◆ 課題一覧:
1/ 贈与税の文章について、次の問いに答えよ。
(a) 贈与税の納税義務者とされるのは誰か。
(b) 贈与税の納税義務は、どの時点で成立するか。
(c) 法人からの贈与により取得した財産は、贈与税の課税対象になるか。
2/ 贈与税の文章を、最後の文の後から書き進めよ。

◆ 本文:
⟨
贈与による財産の取得時期と贈与税
1 贈与税は相続税を補完する役割がある
贈与税は「相続税法」という法律の中に規定されており、贈与税の税率は相続税よりも高い税率となっています。
これは、相続税の税負担を回避または減少させる目的で行われる生前贈与に対処するためであり、贈与税は相続税の補完税としての役割を有しています。
2 贈与税は、贈与によって取得した財産に課税される
贈与税の納税義務者は、贈与(死因贈与を除く)により財産を取得した個人です(相続税法1条の4。なお、例外として同法66条1項、4項)。
贈与税の課税対象は、贈与により取得した財産であり、贈与税が課税される財産には金銭に見積もることができる経済的価値のあるものすべてが含まれます。
具体的には、民法上の本来の贈与財産のほか、課税の公平を図る観点から、贈与により取得したものと擬制して課税対象とされる「みなし贈与財産」があります(相続税法5条など)。
なお、法人からの贈与により取得した財産や、扶養義務者相互間における生活費や教育費に充てるための贈与により取得した財産のうち通常必要と認められるものなどは、非課税財産とされており贈与税の課税対象にはなりません(相続税法21条の3)。
3 贈与による財産の取得時期とは?
贈与税の納税義務は、贈与による財産の取得の時に成立します(国税通則法15条2項5号)。
それでは、「贈与による財産の取得の時」とは具体的にどのような時期をいうのでしょうか?
民法において、贈与は、当事者の一方(贈与者)が、ある財産を無償で相手方(受贈者)に与える意思を表示し、これを相手方が受諾することによって成立し(民法549条)、これにより特段の行為を要することなく財産権移転の効力が生じます。
⟩
◆ 提供資料:
⟨
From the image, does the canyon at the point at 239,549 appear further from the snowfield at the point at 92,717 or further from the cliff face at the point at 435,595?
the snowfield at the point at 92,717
⟩
◆ 課題ごとの解答:
1/
(a) 贈与(死因贈与を除く)により財産を取得した個人である。
(b) 贈与による財産の取得の時に成立する(国税通則法15条2項5号)。
(c) ならない。非課税財産とされている(相続税法21条の3)。

2/
したがって、民法の一般理論による場合、税法上の「贈与による財産の取得の時」を贈与契約が成立した時と解して、贈与契約が成立した時点で贈与税の納税義務が成立すると考えるのが自然といえます。
もっとも、相続税法基本通達では、「贈与による財産の取得の時」に関して、原則的に(1)書面による贈与の場合と(2)書面によらない贈与の場合とを区別した取扱いを定めており、また、その例外として(3)所有権等の移転の登記又は登録の目的となる財産の場合や(4)停止条件付の贈与の場合の取扱いを定めています。
(1)書面による贈与の場合
課税実務では、書面による贈与については「その契約の効力が発生した時」を贈与による財産取得の時期とする取扱いがされています(相続税法基本通達1の3・1の4共-8(2))。
これは、民法の一般理論を前提として、贈与契約の成立により財産権移転の効力が発生した時点を贈与による財産の取得時期とするものです。
なお、この取扱いについては、公正証書等の書面により不動産の贈与契約が成立した時を明確にしたうえで、贈与税の除斥期間(現行6年。相続税法36条1項)が経過するまで登記をしなかった場合の処理が問題となります。
この点について、裁判例の多くは、登記をしなかったことに合理的理由が認められない場合に、公正証書作成時の贈与の意思を否定し、書面による贈与契約の不成立を認定することで事案を処理しています(神戸地裁昭和56年11月2日判決、名古屋高裁平成10年12月25日判決など)。
(2)書面によらない贈与の場合
課税実務では、書面によらない贈与については「その履行の時」を贈与による財産取得の時期とする取扱いがされています(相続税法基本通達1の3・1の4共-8(2))。
具体的には、動産の場合はその引渡しがあった時、不動産の場合には所有権移転登記または引渡しのあった時が、それぞれ「履行の時」にあたり、その時点が贈与による財産の取得時期となります。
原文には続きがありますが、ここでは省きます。